A flow-based latent state generative model of neural population responses to natural imagesDownload PDF

May 21, 2021 (edited Oct 26, 2021)NeurIPS 2021 SpotlightReaders: Everyone
  • Keywords: mouse visual cortex, neural system identification, latent variable models, normalizing flow, generative models, noise correlations
  • TL;DR: We present a simple-to-train, yet flexible, flow-based generative model of neural population responses that successfully accounts for stimulus-driven responses and noise correlations.
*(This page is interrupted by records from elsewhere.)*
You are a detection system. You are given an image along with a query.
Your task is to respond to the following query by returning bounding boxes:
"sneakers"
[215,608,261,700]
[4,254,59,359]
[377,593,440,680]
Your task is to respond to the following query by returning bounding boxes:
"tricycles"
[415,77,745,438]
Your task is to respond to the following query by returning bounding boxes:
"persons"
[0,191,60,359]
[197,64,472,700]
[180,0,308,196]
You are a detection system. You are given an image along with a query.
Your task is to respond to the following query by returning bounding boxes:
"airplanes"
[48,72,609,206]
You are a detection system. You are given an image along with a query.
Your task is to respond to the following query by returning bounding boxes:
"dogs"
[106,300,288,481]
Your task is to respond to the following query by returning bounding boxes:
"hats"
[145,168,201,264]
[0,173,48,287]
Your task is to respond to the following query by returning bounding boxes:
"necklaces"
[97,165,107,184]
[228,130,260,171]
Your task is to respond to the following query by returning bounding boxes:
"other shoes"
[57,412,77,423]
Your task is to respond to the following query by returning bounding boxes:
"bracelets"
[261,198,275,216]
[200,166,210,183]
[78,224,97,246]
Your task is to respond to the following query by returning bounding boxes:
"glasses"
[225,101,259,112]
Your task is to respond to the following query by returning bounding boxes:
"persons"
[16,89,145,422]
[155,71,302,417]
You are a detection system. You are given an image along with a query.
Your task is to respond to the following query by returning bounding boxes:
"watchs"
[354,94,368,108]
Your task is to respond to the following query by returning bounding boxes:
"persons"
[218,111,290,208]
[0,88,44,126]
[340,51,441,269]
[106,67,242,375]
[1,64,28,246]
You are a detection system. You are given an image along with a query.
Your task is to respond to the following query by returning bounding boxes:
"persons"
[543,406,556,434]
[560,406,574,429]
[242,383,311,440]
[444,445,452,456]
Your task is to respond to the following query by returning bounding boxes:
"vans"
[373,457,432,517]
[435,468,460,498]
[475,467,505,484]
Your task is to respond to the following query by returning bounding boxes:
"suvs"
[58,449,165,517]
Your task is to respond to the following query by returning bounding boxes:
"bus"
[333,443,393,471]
  • Abstract: We present a joint deep neural system identification model for two major sources of neural variability: stimulus-driven and stimulus-conditioned fluctuations. To this end, we combine (1) state-of-the-art deep networks for stimulus-driven activity and (2) a flexible, normalizing flow-based generative model to capture the stimulus-conditioned variability including noise correlations. This allows us to train the model end-to-end without the need for sophisticated probabilistic approximations associated with many latent state models for stimulus-conditioned fluctuations. We train the model on the responses of thousands of neurons from multiple areas of the mouse visual cortex to natural images. We show that our model outperforms previous state-of-the-art models in predicting the distribution of neural population responses to novel stimuli, including shared stimulus-conditioned variability. Furthermore, it successfully learns known latent factors of the population responses that are related to behavioral variables such as pupil dilation, and other factors that vary systematically with brain area or retinotopic location. Overall, our model accurately accounts for two critical sources of neural variability while avoiding several complexities associated with many existing latent state models. It thus provides a useful tool for uncovering the interplay between different factors that contribute to variability in neural activity.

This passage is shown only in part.